Narasi resmi pun terguncang. Amerika tidak lagi mengelola perang ini dari luar, tetapi dari dalam batin yang terbelah, yang mencerminkan gelombang lebih luas penolakan terhadap kemunafikan di ibu kota-ibu kota Barat.
Di sinilah terjadi keterbukaan total. Kekaisaran yang menganggap dirinya penjaga tatanan dunia kini menjadi objek pertanyaan, bukan hanya tentang kebijakannya, tapi tentang jati dirinya.

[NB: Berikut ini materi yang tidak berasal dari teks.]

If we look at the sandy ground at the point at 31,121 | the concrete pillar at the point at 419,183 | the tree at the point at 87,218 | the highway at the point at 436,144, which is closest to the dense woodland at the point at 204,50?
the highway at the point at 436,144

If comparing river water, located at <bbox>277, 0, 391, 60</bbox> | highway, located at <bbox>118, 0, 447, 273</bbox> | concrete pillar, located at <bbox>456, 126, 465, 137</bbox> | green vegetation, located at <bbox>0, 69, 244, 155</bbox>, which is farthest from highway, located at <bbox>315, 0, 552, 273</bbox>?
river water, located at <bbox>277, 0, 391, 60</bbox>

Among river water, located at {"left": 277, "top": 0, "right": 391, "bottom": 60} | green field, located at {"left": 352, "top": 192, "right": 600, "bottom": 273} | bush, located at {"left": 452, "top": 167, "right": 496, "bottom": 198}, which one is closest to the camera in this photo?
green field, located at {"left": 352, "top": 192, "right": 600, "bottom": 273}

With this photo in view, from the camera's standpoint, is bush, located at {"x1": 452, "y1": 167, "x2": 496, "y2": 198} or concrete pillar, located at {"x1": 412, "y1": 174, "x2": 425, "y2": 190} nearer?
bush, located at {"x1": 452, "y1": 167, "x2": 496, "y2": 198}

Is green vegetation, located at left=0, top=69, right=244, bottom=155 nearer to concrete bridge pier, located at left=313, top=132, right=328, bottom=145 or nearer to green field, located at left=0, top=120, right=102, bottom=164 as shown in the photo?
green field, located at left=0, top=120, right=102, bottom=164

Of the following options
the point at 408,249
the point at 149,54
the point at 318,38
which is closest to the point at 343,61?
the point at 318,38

Tanggal 7 Oktober memperlihatkan batas kekuatan Amerika dan ketidakmampuannya mempertahankan legitimasi moral di mata dunia. Ia tampak seperti kekaisaran tua yang campur aduk antara kesombongan dan kebingungan, masih berpegang pada logika “siapa yang tidak bersama kami, berarti musuh kami,” tanpa menyadari bahwa logika itu sudah tidak lagi dipercaya siapa pun.
Untuk pertama kalinya dalam beberapa dekade, rakyat Barat menyadari bahwa sistem dunia modern hanyalah kelanjutan dari kolonialisme dengan alat baru. Ketika pemerintah-pemerintah Barat berusaha menghapus isu Palestina, rakyat Barat justru menghidupkannya kembali sebagai simbol bagi semua yang tertindas, membawa kembali persoalan itu ke akar sejarahnya — Nakbah, pengusiran, dan penggantian sebuah bangsa dengan koloni ras campuran dari seluruh dunia.
Demonstrasi yang terjadi di ibu kota-ibu kota Barat merupakan pengumuman lantang tentang runtuhnya narasi dominan. Narasi “perang melawan terorisme” — yang selama ini digunakan untuk membenarkan pembunuhan terhadap bangsa Arab dan Muslim — telah runtuh, bersama dengan mitos kepemimpinan moral Barat yang selama puluhan tahun memberi makan kesadaran kolektifnya sejak berakhirnya Perang Dunia II.